Research Project: Use of Classical and Molecular Technologies for Developing Aflatoxin Resistance in Crops

Location: Food and Feed Safety Research

Title: Identification of aflatoxin contamination in corn kernels based on near infrared hyperspectral imaging

item TAO, FEIFEI - Mississippi State University
item YAO, HAIBO - Mississippi State University
item HRUSKA, ZUZANA - Mississippi State University
item KINKAID, RUSSELL - Mississippi State University
item Rajasekaran, Kanniah - Rajah

Submitted to: Meeting Abstract
Publication Type: Abstract Only
Publication Acceptance Date: 12/18/2020
Publication Date: N/A
Citation: N/A

Interpretive Summary:

Technical Abstract: Aflatoxin contamination in agricultural and food products is a global food safety concern. Near infrared hyperspectral imaging over the 900-2500 nm spectral range was investigated for its potential to identify post-harvest aflatoxin contamination in corn kernels, in a rapid and non-destructive manner. A total of 600 kernels were included with 3 treatments, namely, 200 kernels inoculated with Aspergillus flavus AF13 (aflatoxigenic) strain, 200 kernels inoculated with Aspergillus flavus AF36 (non-aflatoxigenic) strain and 200 kernels inoculated with sterile distilled water as control.
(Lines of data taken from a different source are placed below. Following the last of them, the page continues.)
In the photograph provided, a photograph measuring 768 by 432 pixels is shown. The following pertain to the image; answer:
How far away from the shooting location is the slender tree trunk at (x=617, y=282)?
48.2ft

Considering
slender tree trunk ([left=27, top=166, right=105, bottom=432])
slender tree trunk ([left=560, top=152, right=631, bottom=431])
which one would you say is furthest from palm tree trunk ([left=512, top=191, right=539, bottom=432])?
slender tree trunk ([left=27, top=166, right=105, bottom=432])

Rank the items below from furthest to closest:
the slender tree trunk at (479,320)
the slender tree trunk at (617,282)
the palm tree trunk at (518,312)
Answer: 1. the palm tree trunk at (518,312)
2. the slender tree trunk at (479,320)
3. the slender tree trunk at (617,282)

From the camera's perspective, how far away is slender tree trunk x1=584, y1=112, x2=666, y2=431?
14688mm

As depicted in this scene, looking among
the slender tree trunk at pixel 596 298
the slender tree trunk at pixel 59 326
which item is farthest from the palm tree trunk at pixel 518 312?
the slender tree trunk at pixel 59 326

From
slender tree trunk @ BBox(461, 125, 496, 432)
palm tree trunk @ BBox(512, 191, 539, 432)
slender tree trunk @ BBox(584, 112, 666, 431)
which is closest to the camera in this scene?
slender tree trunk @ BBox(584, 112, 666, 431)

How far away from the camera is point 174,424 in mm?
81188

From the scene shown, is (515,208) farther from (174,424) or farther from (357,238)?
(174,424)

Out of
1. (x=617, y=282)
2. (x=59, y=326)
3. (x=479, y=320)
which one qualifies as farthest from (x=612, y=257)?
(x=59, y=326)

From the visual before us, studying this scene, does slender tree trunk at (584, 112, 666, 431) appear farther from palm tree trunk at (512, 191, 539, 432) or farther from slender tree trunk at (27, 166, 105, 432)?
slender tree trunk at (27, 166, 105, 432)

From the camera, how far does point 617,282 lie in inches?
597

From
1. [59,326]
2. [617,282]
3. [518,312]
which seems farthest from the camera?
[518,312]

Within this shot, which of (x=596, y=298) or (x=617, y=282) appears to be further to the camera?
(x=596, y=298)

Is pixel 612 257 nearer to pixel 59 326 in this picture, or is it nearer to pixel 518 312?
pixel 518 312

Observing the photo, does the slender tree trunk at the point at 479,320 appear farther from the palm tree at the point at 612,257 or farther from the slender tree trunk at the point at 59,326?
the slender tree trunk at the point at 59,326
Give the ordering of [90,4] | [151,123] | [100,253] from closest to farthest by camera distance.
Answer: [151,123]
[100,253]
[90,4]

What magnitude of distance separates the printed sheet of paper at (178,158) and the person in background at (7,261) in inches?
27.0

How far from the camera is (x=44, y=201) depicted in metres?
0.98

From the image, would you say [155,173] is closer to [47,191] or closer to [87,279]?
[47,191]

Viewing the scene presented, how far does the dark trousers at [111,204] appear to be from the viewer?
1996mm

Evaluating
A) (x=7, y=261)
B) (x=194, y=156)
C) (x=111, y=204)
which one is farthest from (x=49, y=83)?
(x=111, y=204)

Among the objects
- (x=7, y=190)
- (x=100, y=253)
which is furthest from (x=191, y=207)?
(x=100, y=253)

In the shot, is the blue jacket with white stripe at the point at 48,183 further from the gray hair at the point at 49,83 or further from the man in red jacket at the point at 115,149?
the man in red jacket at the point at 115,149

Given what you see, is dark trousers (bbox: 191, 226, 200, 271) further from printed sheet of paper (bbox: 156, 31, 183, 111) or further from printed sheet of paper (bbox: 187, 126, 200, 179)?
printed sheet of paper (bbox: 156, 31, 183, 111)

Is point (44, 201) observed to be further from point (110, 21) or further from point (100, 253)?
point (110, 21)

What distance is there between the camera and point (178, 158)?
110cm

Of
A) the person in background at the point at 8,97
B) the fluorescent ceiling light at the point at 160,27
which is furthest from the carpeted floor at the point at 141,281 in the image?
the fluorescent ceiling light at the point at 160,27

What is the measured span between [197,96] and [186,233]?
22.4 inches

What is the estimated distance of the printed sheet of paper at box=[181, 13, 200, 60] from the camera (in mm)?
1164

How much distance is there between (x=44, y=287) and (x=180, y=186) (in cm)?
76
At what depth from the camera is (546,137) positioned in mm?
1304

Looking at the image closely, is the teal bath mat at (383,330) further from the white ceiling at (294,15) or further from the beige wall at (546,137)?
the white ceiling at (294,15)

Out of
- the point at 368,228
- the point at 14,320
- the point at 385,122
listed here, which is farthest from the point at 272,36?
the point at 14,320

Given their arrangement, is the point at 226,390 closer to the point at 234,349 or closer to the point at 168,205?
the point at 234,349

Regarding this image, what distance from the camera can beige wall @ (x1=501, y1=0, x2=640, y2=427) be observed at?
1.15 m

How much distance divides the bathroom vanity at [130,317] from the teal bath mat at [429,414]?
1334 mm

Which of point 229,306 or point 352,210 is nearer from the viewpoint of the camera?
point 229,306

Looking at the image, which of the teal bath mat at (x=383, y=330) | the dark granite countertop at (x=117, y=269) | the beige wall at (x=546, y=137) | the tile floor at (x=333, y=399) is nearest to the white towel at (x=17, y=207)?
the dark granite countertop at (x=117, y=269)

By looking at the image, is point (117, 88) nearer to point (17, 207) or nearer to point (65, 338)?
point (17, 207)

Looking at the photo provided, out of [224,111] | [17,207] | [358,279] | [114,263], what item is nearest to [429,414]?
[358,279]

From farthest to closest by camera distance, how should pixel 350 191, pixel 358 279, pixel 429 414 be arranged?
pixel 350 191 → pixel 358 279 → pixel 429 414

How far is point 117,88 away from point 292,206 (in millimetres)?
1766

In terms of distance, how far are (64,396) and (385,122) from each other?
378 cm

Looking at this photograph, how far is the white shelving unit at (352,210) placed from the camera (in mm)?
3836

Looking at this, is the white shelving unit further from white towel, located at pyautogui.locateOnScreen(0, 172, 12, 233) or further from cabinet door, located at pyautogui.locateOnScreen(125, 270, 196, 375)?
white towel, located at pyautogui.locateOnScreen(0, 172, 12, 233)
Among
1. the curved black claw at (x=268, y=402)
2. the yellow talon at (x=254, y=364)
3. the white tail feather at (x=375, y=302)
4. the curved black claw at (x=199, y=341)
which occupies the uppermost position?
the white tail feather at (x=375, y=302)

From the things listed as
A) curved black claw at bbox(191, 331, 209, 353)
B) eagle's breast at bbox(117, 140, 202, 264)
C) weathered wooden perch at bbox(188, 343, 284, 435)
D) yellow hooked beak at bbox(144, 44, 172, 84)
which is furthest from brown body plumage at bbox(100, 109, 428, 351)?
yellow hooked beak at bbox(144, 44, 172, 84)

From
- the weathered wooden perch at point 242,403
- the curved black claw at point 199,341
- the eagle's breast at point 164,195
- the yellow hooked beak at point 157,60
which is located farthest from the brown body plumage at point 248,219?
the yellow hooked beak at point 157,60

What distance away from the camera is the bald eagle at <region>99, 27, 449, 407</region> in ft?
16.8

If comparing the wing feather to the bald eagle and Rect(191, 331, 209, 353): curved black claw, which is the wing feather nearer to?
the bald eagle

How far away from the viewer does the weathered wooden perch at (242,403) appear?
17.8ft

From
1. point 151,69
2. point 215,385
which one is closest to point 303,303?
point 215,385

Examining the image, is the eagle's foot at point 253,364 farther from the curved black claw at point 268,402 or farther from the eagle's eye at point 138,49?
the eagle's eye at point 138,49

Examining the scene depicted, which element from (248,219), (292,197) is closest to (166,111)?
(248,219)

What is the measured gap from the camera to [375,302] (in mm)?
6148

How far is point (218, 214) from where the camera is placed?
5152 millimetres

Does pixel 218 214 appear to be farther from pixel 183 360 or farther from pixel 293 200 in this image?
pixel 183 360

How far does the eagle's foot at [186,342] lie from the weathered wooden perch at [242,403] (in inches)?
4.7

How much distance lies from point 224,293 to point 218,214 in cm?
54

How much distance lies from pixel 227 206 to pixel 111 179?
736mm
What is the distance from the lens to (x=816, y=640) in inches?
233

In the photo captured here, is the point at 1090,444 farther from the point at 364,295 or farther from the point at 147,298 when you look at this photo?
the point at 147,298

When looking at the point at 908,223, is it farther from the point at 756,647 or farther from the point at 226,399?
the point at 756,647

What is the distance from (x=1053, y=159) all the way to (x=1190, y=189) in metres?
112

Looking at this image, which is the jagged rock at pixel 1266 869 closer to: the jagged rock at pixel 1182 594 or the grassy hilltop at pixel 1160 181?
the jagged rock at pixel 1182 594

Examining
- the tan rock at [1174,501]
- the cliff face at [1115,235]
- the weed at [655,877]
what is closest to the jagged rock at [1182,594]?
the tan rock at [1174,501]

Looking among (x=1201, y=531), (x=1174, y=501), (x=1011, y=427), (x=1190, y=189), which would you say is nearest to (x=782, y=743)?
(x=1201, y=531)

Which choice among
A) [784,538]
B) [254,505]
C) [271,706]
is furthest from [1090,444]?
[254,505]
One hundred kernels from each treatment were incubated for 5 and 8 days, to obtain samples with various levels of contamination, confirmed with toxin analysis. The mean spectrum of each kernel was extracted from the endosperm side and used for developing the partial least-squares discriminant analysis (PLS-DA) model. Based on the classification threshold of 20 ppb, the established full spectral PLS-DA model achieved prediction accuracies of 92.1% and 77.8% for the aflatoxin-negative class and -positive class, respectively. The corresponding overall prediction accuracy was 88.7%. Simplification of full spectral model was also conducted by selecting the most informative spectral features. The results indicated the usefulness of near infrared hyperspectral imaging in identifying aflatoxin-contaminated corn kernels and the possibility of developing a low-cost multispectral screening system. Visualization of aflatoxin contamination map is also presented in this study.